By the way, you should never use your real e-mail address for this sort of thing, unless you want to be bombarded with junk mail. Instead, set up an address on one of the Web's many free mail services, such as Hotmail, Yahoo, AltaVista or Excite.

That done, it's time to download and install the company's free Beam-It software, which is available in Windows and Mac versions (you'll need Mac System 8.5 or higher). To put your albums online, all that remains is to start the program, put a CD in your drive and click the Beam-It button. MP3.com checks the contents of the disc against its database of 40,000 albums. If it's there, you'll have instant access to the album online.

I had no trouble registering several CDs this way. Likewise, when I bought a new Harry Connick Jr. album from Jungle- jeff.com -- one of three online retailers signed up with MP3.com -- the tracks were available on MP3.com's Web site a few minutes later. Just be careful when you shop -- not all the CDs offered for sale have the MP3.com option.

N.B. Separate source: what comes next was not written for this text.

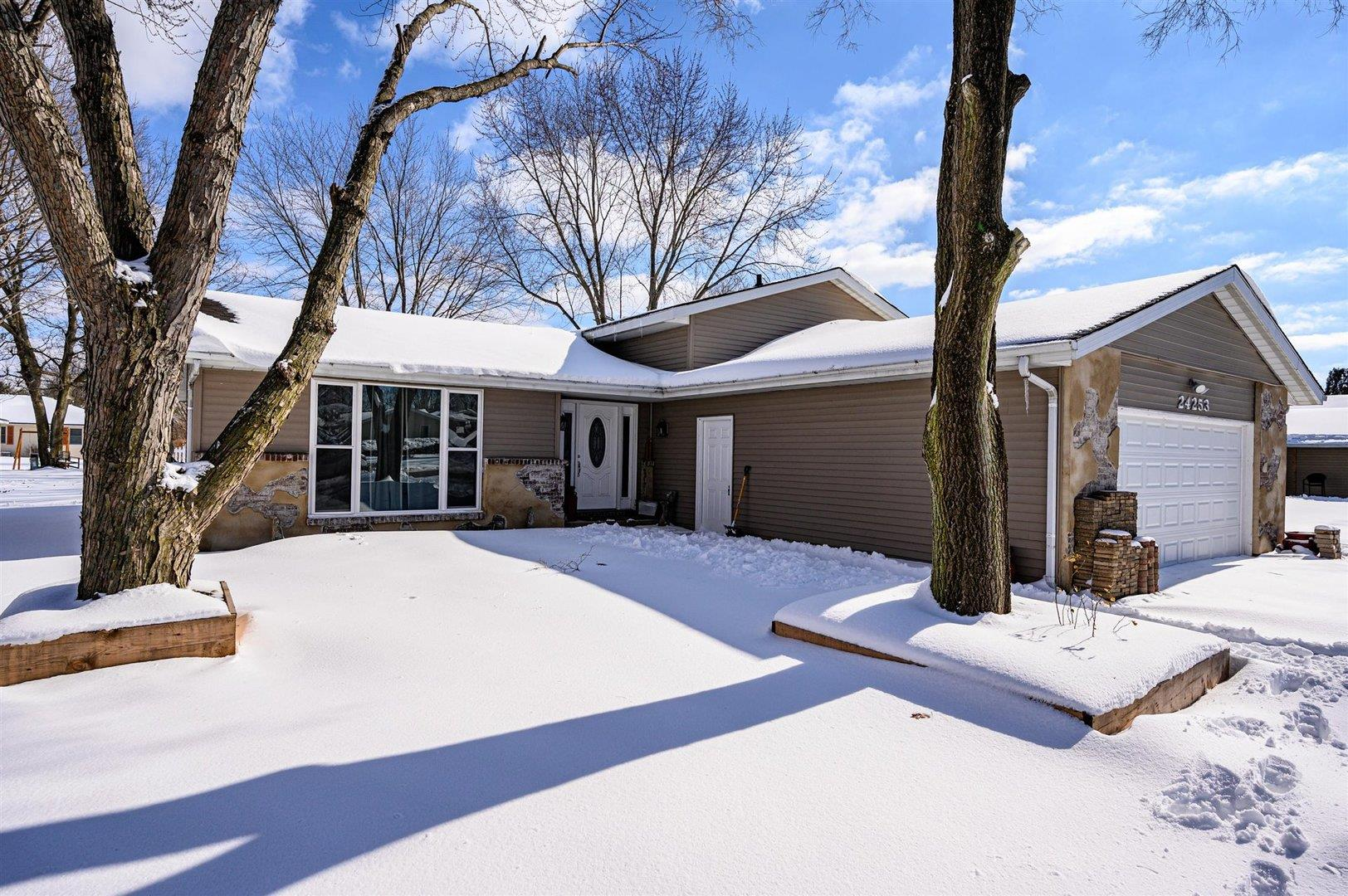 24253 Marble Road, Channahon, IL 60410 - #: 10986246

To access the CDs from your computer, you'll need a music player that can handle streaming audio -- songs that are broadcast to you in real time over the Web. Recent versions of Windows and the Mac operating system have one built in, but you can download players with a variety of fancy features from sites such as RealNetworks (www.realnetworks.com).

When you log on to your account, you'll find a screen with a list of albums on one side and a list of tracks on the other. You can play a single track or an entire album, or build a playlist that mixes cuts from any or all of them. You can also add tracks from MP3.com's massive collection of downloadable music files, most of which are from relatively unknown artists.

MP3.com broadcasts the music in RealAudio format, which is compressed for transmission over the Web, so don't expect CD-quality sound, particularly over a dialup Internet connection. What you will get is sound like a decent car radio's reception -- which is pleasant enough.

The new service isn't likely to endear itself to the recording industry, which is already in a panic over the widespread practice of converting CD tracks to compressed digital files (known as MP3s) which can be transmitted, traded and pirated on the Internet.

The industry is desperately trying to come up with its own digital standard -- one that prevents or at least inhibits illegal copying -- but its efforts have bogged down in squabbling between the recording studios and companies making a new generation of digital music players.

Meanwhile, Michael Robertson, MP3.com's chief executive, says his Web site isn't violating any copyright laws. First, he argues, no music is changing hands. No digital files are being uploaded or downloaded: The music is broadcast in a format that can be listened to but not stored.

Just how this protection scheme will stand up under the assault of technology isn't clear. RealNetworks, which licenses the most popular technology used to compress and broadcast audio over the Web, is locked in a bitter court battle with an upstart called Streambox Inc., which has developed software that can decode and store RealAudio broadcasts in unprotected formats, such as MP3 files.